— RECORDED DATA —
- Opening Delimiter -

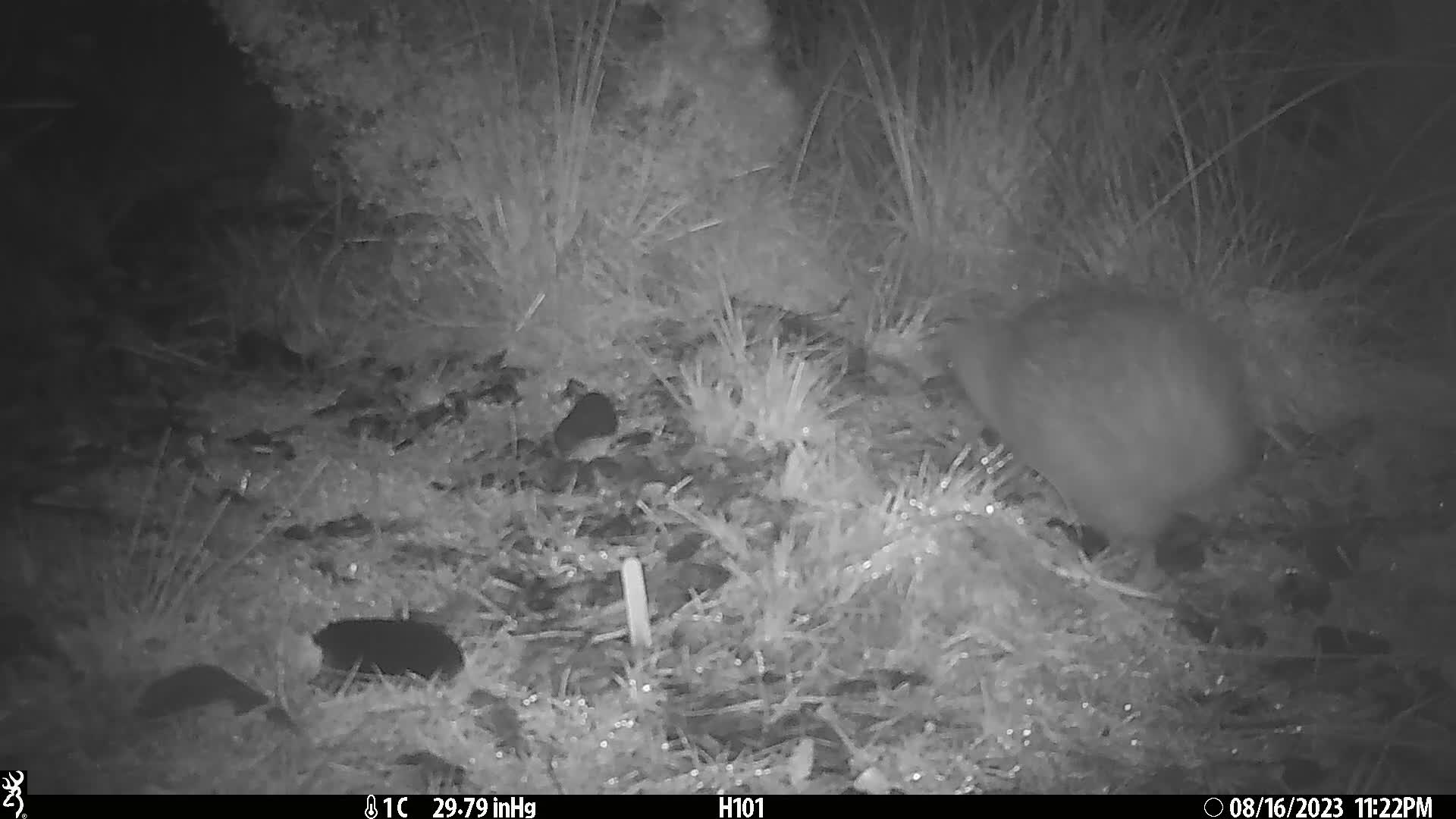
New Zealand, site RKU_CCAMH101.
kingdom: Animalia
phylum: Chordata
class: Aves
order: Apterygiformes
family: Apterygidae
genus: Apteryx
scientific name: Apteryx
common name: kiwi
Kiwi (Apteryx).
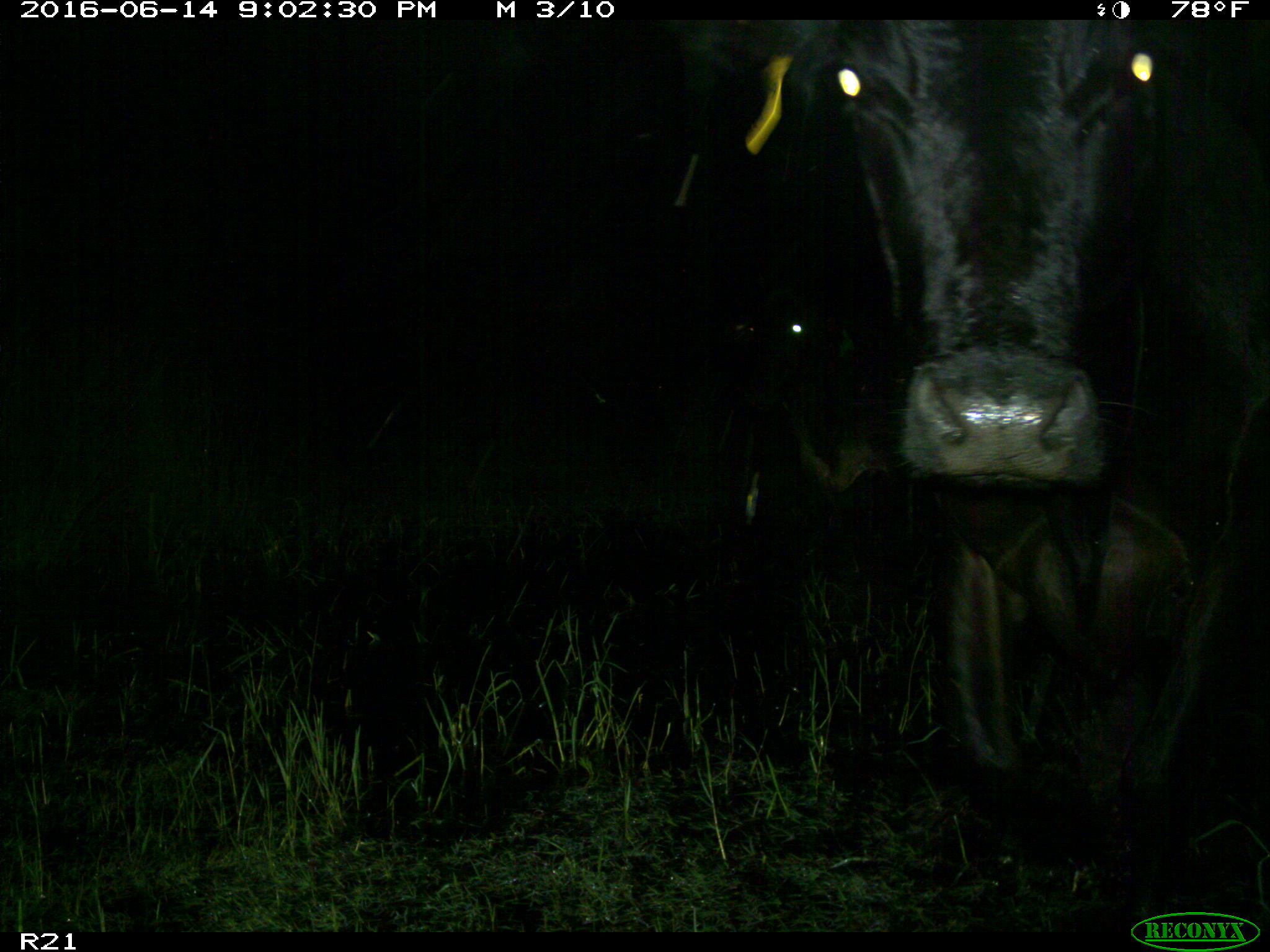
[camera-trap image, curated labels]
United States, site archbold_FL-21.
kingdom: Animalia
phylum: Chordata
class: Mammalia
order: Artiodactyla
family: Bovidae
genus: Bos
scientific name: Bos taurus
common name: domestic cow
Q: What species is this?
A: Bos taurus (domestic cow).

- Closing Delimiter -

— WHAT THIS TASK INVOLVES —
You need to copy every entry exactly, taking out only the pictures.

— RESPONSE AREA —
New Zealand, site RKU_CCAMH101.
kingdom: Animalia
phylum: Chordata
class: Aves
order: Apterygiformes
family: Apterygidae
genus: Apteryx
scientific name: Apteryx
common name: kiwi
Kiwi (Apteryx).
[camera-trap image, curated labels]
United States, site archbold_FL-21.
kingdom: Animalia
phylum: Chordata
class: Mammalia
order: Artiodactyla
family: Bovidae
genus: Bos
scientific name: Bos taurus
common name: domestic cow
Q: What species is this?
A: Bos taurus (domestic cow).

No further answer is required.